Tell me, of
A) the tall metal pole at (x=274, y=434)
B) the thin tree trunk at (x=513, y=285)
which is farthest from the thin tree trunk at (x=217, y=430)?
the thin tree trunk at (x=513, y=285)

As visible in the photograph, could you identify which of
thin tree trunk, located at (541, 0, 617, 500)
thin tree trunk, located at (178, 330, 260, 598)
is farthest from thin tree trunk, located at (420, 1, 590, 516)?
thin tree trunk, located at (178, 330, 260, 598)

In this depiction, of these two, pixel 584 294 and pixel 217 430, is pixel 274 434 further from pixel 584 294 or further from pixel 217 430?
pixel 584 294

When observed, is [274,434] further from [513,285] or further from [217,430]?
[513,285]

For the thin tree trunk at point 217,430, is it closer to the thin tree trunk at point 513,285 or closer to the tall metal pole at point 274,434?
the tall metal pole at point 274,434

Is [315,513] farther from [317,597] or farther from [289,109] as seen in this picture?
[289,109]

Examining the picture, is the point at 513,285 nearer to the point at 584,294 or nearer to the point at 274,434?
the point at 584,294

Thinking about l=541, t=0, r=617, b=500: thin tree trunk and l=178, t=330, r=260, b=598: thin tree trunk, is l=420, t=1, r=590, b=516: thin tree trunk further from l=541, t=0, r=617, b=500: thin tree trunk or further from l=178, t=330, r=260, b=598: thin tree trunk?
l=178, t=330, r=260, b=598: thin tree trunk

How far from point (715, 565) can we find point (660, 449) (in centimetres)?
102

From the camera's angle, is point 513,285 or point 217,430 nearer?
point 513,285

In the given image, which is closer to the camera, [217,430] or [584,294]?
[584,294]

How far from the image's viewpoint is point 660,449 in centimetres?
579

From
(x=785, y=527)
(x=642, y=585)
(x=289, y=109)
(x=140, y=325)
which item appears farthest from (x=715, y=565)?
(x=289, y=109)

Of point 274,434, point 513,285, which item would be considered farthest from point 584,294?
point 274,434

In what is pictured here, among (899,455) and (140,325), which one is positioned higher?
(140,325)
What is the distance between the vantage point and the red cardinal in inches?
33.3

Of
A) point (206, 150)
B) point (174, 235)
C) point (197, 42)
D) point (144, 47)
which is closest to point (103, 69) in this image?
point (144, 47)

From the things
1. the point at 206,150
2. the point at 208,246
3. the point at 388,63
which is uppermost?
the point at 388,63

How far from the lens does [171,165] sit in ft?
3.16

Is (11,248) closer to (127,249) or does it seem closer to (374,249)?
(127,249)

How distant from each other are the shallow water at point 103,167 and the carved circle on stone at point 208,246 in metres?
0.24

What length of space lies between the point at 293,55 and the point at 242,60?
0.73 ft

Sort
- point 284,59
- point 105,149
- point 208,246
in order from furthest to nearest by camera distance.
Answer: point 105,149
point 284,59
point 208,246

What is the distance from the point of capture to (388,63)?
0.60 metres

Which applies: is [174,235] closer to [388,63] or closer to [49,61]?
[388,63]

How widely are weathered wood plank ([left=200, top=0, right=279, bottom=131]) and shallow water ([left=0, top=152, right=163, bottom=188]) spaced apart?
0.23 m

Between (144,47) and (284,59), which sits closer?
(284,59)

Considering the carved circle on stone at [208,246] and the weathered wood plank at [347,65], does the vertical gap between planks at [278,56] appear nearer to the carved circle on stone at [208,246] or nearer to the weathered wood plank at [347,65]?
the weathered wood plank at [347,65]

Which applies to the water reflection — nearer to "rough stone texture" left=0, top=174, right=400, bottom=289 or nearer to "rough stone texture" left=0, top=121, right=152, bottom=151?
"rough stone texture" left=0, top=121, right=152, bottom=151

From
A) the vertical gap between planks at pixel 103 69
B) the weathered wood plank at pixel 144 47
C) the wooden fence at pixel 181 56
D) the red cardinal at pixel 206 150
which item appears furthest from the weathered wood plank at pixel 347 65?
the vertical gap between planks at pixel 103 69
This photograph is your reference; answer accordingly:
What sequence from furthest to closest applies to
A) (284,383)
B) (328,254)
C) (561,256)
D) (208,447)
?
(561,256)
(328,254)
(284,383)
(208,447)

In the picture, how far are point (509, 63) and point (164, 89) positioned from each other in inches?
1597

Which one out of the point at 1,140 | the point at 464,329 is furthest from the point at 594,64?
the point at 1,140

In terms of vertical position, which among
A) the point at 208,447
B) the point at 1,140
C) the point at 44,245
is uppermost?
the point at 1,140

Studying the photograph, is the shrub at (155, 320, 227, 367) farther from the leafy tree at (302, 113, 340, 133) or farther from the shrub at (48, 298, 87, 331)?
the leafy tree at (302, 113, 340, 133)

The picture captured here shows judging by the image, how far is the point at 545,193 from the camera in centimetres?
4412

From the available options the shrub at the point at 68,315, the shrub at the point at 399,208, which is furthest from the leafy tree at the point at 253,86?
+++
§ **WHAT IS NEEDED**
Reproduce exactly the line that holds "This photograph is", then every line after it, ending with the final line of the records above.

§ **EXERCISE OUTPUT**
This photograph is your reference; answer accordingly:
What sequence from furthest to closest applies to
A) (284,383)
B) (328,254)
C) (561,256)
D) (208,447)
?
(561,256)
(328,254)
(284,383)
(208,447)

In the picture, how far are point (509, 63) and point (164, 89) positioned from each other in inches?
1597

Which one out of the point at 1,140 | the point at 464,329 is furthest from the point at 594,64?
the point at 1,140

In terms of vertical position, which among
A) the point at 208,447
B) the point at 1,140
C) the point at 44,245
is uppermost?
the point at 1,140

Studying the photograph, is the shrub at (155, 320, 227, 367) farther from the leafy tree at (302, 113, 340, 133) or farther from the shrub at (48, 298, 87, 331)?
the leafy tree at (302, 113, 340, 133)

The picture captured here shows judging by the image, how far is the point at 545,193 from the camera in centimetres?
4412

From the available options the shrub at the point at 68,315, the shrub at the point at 399,208, which is furthest from the leafy tree at the point at 253,86?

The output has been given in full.